Non si tratta più solo di un tracciamento nel mondo online, ma di reale e virtuale fusi insieme. Parte della comunità tecnologica è consapevole delle sfide etiche e normative che una tecnologia del genere porta con sé.

(AP)

Le linee guida

La Xr Safety Initiative è una delle associazioni no-profit che stanno lavorando a delle linee guida per rendere lo sviluppo delle tecnologie di “realtà estesa” (termine che comprende realtà virtuale, realtà aumentata e mixed reality) compatibile con il rispetto della privacy e dell’autonomia degli utenti.

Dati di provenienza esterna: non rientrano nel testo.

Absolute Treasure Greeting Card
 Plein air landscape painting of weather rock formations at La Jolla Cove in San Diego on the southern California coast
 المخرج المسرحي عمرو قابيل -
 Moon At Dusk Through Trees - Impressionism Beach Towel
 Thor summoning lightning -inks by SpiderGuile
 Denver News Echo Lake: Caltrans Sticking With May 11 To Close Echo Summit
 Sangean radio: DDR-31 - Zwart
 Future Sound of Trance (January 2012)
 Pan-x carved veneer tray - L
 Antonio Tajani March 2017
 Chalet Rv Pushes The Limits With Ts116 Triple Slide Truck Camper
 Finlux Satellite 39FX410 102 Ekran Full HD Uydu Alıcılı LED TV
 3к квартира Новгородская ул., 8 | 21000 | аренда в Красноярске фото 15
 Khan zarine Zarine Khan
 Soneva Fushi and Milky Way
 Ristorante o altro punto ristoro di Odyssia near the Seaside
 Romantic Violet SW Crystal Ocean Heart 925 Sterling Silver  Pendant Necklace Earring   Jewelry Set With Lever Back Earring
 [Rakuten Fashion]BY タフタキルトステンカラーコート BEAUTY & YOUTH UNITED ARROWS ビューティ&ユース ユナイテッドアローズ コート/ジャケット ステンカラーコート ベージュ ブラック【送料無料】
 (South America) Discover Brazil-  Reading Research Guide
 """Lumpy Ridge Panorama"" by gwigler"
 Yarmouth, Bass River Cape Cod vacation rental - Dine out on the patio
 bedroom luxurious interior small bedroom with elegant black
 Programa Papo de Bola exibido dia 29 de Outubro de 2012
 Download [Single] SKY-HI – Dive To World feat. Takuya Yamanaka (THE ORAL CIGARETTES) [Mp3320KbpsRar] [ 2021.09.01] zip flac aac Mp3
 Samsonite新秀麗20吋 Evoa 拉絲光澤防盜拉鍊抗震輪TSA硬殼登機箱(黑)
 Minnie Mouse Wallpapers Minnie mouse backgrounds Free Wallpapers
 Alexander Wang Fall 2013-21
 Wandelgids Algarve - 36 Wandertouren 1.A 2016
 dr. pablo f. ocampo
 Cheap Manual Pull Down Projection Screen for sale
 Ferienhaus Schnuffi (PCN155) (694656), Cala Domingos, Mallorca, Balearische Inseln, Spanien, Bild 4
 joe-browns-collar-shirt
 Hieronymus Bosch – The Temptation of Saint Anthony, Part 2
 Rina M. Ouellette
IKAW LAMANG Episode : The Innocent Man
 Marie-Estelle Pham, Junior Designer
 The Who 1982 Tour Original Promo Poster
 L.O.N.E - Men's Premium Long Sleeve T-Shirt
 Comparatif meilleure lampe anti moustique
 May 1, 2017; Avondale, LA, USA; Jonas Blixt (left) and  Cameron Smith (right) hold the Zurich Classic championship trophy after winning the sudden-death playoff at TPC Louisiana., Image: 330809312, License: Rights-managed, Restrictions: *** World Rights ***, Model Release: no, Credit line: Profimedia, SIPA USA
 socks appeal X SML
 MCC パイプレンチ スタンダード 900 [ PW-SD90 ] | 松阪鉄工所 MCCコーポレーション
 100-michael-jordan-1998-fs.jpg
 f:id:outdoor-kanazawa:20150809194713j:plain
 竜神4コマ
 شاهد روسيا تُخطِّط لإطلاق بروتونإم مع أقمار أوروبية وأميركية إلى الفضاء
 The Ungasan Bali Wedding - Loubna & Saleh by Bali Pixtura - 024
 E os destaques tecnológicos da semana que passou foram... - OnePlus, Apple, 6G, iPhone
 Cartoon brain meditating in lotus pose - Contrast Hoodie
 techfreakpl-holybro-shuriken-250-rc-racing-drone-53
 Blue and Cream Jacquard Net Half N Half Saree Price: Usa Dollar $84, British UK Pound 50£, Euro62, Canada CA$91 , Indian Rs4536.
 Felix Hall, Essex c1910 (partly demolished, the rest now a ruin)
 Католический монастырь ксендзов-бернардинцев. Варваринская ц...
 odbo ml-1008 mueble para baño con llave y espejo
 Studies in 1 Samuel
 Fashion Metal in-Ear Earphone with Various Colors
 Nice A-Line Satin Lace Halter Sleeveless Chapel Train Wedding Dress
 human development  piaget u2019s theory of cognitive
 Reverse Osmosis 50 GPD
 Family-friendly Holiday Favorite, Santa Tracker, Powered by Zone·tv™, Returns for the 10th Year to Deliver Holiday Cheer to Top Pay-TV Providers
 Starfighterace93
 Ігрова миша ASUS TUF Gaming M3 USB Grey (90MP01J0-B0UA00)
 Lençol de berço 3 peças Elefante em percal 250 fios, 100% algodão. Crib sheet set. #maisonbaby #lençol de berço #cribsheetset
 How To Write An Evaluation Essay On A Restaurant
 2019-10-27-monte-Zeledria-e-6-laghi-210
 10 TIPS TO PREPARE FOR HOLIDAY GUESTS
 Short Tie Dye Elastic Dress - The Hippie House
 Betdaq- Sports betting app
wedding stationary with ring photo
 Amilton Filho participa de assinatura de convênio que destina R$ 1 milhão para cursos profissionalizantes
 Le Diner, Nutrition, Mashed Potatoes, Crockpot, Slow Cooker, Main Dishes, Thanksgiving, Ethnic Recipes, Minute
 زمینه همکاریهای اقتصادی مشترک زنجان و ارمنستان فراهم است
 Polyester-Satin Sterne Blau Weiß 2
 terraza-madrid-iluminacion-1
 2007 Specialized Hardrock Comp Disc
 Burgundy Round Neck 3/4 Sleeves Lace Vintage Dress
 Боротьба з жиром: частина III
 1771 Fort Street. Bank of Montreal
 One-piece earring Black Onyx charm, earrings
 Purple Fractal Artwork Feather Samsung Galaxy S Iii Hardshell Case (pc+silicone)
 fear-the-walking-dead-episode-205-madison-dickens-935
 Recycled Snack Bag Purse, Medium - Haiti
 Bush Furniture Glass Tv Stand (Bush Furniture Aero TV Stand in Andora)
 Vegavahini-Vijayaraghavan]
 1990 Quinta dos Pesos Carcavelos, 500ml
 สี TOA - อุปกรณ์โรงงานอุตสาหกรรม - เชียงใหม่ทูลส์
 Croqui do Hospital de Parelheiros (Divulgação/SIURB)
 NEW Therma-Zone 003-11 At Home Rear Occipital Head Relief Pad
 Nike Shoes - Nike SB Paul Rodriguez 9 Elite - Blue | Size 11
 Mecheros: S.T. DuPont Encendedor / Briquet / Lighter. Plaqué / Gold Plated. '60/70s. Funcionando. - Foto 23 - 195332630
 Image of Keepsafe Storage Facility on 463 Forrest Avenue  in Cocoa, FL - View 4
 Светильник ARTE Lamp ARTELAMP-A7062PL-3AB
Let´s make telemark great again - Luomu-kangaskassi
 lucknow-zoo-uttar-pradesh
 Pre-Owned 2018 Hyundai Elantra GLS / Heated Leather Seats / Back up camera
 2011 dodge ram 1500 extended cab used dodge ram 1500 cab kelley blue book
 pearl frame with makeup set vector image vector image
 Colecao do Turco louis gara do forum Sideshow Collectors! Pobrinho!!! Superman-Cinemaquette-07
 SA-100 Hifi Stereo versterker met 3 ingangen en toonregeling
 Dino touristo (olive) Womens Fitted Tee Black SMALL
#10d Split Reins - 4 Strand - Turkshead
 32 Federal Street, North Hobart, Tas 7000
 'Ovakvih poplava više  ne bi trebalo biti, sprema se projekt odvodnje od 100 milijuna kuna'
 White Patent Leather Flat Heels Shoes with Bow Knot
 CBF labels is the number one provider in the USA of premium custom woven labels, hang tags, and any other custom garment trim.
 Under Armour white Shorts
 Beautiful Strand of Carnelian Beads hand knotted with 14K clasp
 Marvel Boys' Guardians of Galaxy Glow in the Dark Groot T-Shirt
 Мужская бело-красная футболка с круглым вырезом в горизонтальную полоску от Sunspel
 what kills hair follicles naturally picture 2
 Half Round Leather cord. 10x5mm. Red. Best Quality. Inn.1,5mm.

L’evoluzione tecnologica, però, tende a correre molto più veloce di quella normativa; il rischio è che con il crollo dei costi di produzione e la spinta di marketing, gli strumenti immersivi si diffondano a macchia d’olio molto prima che venga creato in quadro normativo per regolarli.

Forme di intenso disagio sociale, o qualche inaspettata catastrofe – magari un’altra pandemia – potrebbero accelerare il fenomeno, rendendo ancora più allettante isolarsi dalla realtà in un mondo asettico e ideale. Servono perciò regole precise. Perché se l’immagine della foto con Zuckerberg si concretizzasse in assenza di contrappesi, quale immenso potere potrebbe cadere in mano al passeggiatore solitario.